Tuesday, November 25, 2014

Barney Frank Links Online Gambling and the yankee Way



The long-awaited bill from Barney Frank regulating online gambling was heard today by the home Financial Services Committee, and Frank told the Representatives in attendance the measure is an issue of private liberty and freedom.

Cherry Red Casino! Speaking in defense of his bill regulating online gambling operators, H.R. 2267, Chairman Barney Frank told the home Financial Services Committee that his motivation in authoring the measure goes beyond increasing revenues to dealing directly with guaranteeing freedom. Frank said that government should restrict choice only when direct harm to a different person is involved, which he asserted isn't the case with online gambling.

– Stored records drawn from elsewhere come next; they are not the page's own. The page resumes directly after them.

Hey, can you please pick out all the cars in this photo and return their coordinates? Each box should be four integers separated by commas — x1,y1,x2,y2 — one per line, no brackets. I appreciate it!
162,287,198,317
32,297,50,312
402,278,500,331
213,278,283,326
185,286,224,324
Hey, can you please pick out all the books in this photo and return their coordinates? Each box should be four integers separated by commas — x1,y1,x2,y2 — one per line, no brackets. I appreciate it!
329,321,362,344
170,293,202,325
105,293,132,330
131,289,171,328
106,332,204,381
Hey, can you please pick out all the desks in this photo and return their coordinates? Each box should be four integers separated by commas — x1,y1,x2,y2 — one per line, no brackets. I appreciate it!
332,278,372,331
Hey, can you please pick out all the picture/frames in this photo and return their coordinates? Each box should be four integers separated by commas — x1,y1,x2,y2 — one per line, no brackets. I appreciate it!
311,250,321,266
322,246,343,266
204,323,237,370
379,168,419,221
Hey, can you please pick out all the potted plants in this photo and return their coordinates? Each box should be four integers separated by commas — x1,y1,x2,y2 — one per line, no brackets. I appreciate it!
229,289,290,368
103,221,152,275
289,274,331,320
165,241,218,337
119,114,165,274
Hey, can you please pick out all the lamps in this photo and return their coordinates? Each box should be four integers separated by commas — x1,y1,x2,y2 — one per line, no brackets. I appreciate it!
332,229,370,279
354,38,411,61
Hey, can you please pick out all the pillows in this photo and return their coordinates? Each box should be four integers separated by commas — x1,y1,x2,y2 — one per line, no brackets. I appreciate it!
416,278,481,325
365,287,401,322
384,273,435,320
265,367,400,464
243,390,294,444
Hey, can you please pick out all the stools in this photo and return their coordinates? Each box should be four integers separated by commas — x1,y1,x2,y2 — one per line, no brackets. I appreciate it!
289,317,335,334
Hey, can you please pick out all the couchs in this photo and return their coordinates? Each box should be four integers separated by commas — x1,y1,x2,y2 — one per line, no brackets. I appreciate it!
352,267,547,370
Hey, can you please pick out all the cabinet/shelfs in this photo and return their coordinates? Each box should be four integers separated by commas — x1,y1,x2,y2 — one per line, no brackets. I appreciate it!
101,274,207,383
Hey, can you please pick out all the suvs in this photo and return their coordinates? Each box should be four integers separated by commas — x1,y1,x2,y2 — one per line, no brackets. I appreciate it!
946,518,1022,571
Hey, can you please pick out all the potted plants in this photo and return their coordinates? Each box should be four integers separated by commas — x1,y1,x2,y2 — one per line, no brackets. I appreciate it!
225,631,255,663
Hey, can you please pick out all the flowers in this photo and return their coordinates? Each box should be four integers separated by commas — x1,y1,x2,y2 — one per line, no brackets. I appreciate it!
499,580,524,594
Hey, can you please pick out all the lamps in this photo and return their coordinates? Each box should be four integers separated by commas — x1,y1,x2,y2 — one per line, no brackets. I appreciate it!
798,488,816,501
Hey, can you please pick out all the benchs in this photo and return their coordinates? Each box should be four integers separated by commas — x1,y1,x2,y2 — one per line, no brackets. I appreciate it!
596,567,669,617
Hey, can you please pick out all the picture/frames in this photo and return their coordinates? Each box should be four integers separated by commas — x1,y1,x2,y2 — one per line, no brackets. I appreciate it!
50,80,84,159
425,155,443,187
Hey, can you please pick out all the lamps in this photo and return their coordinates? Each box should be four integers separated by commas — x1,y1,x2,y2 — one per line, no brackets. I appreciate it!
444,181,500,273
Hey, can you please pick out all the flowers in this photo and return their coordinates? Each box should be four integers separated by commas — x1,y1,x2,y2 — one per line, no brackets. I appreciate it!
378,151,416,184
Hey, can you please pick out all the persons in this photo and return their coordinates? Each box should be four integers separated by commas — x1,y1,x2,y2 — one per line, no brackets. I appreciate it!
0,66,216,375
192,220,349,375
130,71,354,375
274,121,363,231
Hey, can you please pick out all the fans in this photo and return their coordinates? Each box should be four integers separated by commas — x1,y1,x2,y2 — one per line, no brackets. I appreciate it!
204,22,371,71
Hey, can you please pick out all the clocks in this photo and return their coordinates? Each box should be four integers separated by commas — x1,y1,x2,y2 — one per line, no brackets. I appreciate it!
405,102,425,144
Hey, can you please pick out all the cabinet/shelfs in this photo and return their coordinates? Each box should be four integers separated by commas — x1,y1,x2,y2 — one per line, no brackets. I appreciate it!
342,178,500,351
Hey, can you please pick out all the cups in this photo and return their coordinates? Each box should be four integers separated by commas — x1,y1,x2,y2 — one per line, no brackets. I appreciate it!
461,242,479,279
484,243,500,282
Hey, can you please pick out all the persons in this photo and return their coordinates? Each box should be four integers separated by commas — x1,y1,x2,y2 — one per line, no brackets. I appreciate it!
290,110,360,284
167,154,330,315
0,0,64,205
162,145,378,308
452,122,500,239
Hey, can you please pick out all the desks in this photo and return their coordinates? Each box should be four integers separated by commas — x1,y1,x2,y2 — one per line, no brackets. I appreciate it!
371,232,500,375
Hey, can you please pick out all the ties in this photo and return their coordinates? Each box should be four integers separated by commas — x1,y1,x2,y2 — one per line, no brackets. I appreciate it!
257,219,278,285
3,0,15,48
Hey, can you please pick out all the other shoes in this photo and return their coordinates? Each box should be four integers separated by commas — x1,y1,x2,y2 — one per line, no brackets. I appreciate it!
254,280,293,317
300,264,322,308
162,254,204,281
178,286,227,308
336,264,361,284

Spencer Bachus, a number one voice in Congress against gaming bills, said the Frank bill would offer "gambling in every home, every computer, Blackberry, iPod." He said states must be making the selections to permit Internet gaming, as opposed to have it forced on them.

"This bill, if it imposes anything, imposes freedom," replied Republican John Campbell of California to the troubles of Bachus. Campbell noted that US residents would have increased choice, not diminished, if the bill were made law.

Bachus continued, saying the effect of the proposal can be redistribution of wealth from poor Americans to foreign gaming operators. He tried to make use of the insurgent grassroots rejection of governmental expansion and the socialistic redistribution of wealth to an ill-fitting reference to online casinos.

But Frank responded testily, calling Bachus' argument nonsense and saying to him that the bill is set "allowing people to voluntarily make decisions of that you disapprove." Frank said US residents have to be free to make their very own choice, without clearance from church groups "or the Christian Science Monitor or whoever."

When a committee member suggested the bill be tied to Jim McDermott's proposal on online gambling revenue or another such bill detailing tax collection, Frank went as far as to notice that, while the revenues make a pleasant addition to the cause, he sees his measure as "a fundamental matter of freedom."

The bill passed a preliminary voice vote, with an official roll call of members to occur later today.